__WORK REQUEST__.
Which lines of the data below contain "text"? Please show them all.
LISTED RECORDS below:
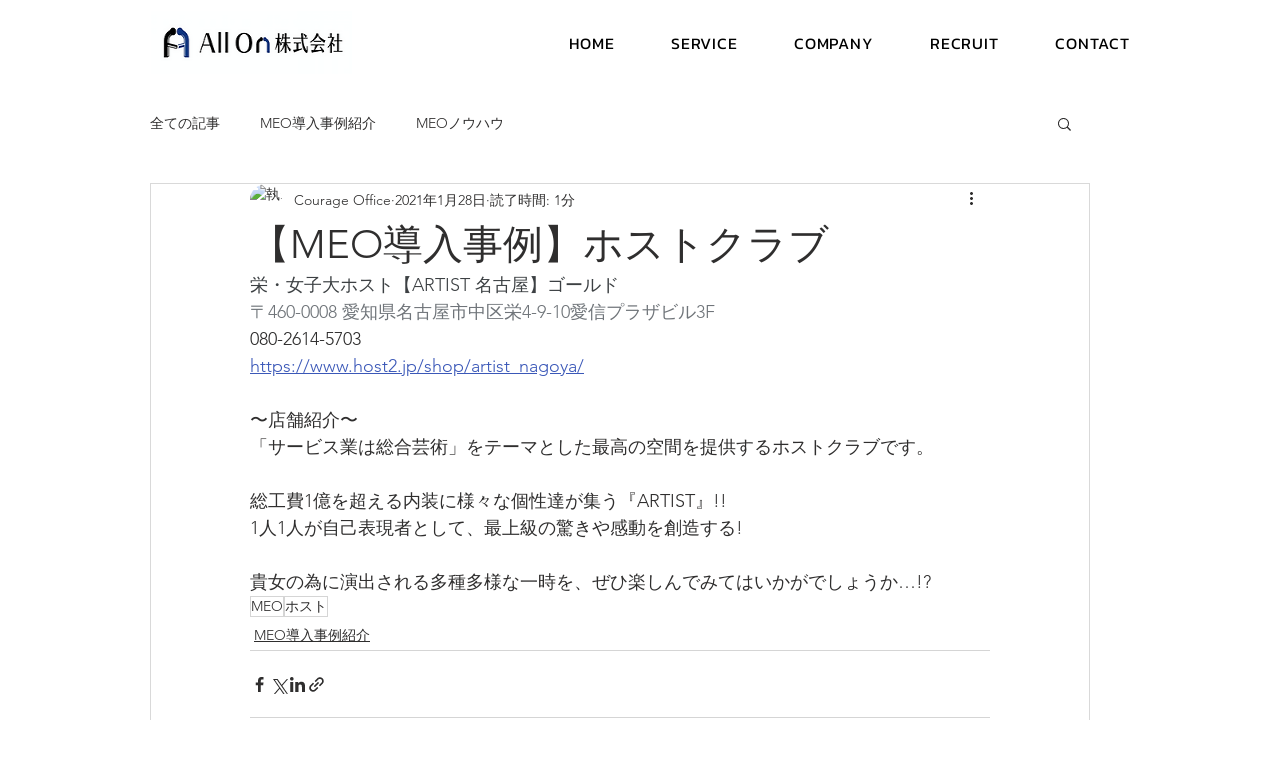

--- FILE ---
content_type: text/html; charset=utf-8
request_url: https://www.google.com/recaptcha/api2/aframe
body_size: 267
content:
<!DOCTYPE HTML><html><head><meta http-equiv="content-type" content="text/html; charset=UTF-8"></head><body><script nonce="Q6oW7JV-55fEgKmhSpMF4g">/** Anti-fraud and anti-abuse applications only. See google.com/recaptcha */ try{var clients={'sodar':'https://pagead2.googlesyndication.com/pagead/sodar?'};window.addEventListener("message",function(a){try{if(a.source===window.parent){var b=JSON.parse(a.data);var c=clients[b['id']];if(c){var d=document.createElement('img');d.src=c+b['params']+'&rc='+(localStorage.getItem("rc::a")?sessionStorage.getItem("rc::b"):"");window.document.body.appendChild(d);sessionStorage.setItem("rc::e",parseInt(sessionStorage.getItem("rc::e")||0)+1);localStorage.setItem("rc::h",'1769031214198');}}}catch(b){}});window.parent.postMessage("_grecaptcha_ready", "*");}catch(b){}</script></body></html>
End of LISTED RECORDS.
__RESPONSE BELOW__.
content_type: text/html; charset=utf-8
<!DOCTYPE HTML><html><head><meta http-equiv="content-type" content="text/html; charset=UTF-8"></head><body><script nonce="Q6oW7JV-55fEgKmhSpMF4g">/** Anti-fraud and anti-abuse applications only. See google.com/recaptcha */ try{var clients={'sodar':'https://pagead2.googlesyndication.com/pagead/sodar?'};window.addEventListener("message",function(a){try{if(a.source===window.parent){var b=JSON.parse(a.data);var c=clients[b['id']];if(c){var d=document.createElement('img');d.src=c+b['params']+'&rc='+(localStorage.getItem("rc::a")?sessionStorage.getItem("rc::b"):"");window.document.body.appendChild(d);sessionStorage.setItem("rc::e",parseInt(sessionStorage.getItem("rc::e")||0)+1);localStorage.setItem("rc::h",'1769031214198');}}}catch(b){}});window.parent.postMessage("_grecaptcha_ready", "*");}catch(b){}</script></body></html>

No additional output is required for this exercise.